Some are born to bear the brunt of the biopic. Director Tom Hooper made a name for himself with the application of camera to history, and he did it well. The King’s Speech was solid work, and his turn to musicals with Les Misérables still offered the period piece iconography that had turned his work into something mesmerising and, crucially, entertaining. John Adams falls to the former, its mesmerising achievement here is capturing the story of the eponymous founding father. His rise to the presidency and inability to rise even higher. Detractions and deductions pave the road of Adams’ life, and with Paul Giamatti in the titular role, the core of this miniseries is complete. It is the perfect rendition of a life spent in government.
Out of all the film’s director Clint Eastwood has crafted, Mystic River is the most frustrating and spectacular of all. It has such great moments within it, but they are wrapped in a blanket of oozing, horrendously thought-out intentions. Where great characters come together, they stumble through their fixations. Childhood friends with dark and gritty lives, people who have outgrown one another yet are changed, for better or worse, by another tragedy that brings them back together. Mystic River is in good hands, it has horrible intentions and strikes a chord with them clearly and quickly, but those darker moments are never mused on effectively even with such great performers at the helm.
Hard-pressed to name one other book from David Baldacci, Absolute Power will have to do. Not because it is widely passed around through circles of friends to read and discuss, but because Clint Eastwood thought he’d be a great Luther Whitney. He is not entirely wrong. A master thief who may be the key to unlocking a criminal investigation involving the President of the United States, this late-1990s feature from Eastwood plays with its title rather nicely. What is there to be done when the absolute power of office is abused to cover up a cold-blooded murder? The confusion and hushed words that make themselves apparent in this thrilling script are a nice touch and the important key to unlocking Eastwood’s intentions.
Despite a light touch from director Peter Weir, it is hard to forget how monumental a film The Truman Show is, not just for Jim Carrey, but for the narrative expectancy of comedians adapting themselves to other genres. Now, it is a commonplace event. To see some funny guy or gal from the stage manoeuvre them to pastures new, usually in the chase for awards glory or fulfilment of a larger role. That is The Truman Show for Carrey, and while Batman Forever surely helped, it is not the critical and beloved darling that can have such a monumental impact. The Truman Show has an inherent comedy underlining it, but a deep and quite horrifying message within.

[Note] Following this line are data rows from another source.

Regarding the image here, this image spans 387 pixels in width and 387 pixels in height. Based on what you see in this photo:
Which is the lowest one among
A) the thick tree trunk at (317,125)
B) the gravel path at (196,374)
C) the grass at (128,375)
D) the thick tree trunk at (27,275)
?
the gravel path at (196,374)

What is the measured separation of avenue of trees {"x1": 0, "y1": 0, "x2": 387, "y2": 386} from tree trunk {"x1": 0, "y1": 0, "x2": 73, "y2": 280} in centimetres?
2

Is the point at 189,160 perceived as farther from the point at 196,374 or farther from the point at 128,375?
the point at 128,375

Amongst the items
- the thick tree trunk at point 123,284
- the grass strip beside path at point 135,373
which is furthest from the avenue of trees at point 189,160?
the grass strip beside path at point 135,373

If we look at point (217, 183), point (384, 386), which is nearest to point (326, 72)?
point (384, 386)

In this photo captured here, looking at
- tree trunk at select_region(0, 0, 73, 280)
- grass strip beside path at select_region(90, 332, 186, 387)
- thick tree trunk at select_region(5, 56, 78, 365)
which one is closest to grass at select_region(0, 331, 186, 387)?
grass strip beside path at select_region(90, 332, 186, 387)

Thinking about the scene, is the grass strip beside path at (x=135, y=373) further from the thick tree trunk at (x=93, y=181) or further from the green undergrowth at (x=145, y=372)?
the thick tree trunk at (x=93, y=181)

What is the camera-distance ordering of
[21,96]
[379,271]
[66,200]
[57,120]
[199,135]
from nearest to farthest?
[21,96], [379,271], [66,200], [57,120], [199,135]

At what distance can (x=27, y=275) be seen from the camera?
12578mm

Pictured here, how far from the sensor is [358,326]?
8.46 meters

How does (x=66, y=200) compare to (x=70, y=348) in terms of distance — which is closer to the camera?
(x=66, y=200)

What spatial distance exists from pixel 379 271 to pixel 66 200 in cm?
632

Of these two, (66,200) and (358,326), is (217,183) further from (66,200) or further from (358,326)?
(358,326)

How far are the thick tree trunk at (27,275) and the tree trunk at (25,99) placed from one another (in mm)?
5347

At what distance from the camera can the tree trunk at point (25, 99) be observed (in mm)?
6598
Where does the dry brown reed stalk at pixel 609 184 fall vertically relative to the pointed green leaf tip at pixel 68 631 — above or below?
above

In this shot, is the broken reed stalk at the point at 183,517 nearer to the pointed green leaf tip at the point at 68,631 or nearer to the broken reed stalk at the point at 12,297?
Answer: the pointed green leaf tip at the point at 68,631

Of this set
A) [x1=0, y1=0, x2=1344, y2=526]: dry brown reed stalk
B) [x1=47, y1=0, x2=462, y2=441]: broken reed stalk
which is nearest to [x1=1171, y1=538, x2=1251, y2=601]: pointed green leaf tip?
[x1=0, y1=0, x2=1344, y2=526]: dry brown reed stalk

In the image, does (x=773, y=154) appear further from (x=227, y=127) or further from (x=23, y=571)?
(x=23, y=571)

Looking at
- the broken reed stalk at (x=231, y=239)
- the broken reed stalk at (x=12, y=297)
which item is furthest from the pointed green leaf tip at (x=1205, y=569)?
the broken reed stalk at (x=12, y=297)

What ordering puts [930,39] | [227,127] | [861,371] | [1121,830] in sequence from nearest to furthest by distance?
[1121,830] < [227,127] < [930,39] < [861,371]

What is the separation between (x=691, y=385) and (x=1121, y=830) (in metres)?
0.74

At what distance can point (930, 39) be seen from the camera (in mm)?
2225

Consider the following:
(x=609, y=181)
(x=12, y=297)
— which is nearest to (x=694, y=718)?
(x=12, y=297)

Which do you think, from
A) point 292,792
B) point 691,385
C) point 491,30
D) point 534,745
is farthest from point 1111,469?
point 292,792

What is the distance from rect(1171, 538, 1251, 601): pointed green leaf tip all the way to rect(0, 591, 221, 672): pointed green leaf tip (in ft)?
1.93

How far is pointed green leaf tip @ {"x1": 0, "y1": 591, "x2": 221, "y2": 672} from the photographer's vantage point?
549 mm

Before we explore the mysteries of the jungle, our technology will expand so far into the future that we’ll be able to arm Bruce Campbell with a laser capable of cutting through leaves and not much else. Congo is stupid, let us get rid of the idea that it could be anything more than that almost immediately. With that in mind, the Frank Marshall-directed piece must clamber to the right side of stupid, it must present effective, fun moments with gore and engaging characters. That is a hard task to manage, and the hilarity is prevalent even when it shouldn’t be. Such is the effect of our modern culture and the impact Tim Curry can have on a screenplay. Fear not, for Congo is now the cult classic we have all needed in our lives, it is a necessary, big-budget car crash that finds solace in its unintentional humour and aversion to science.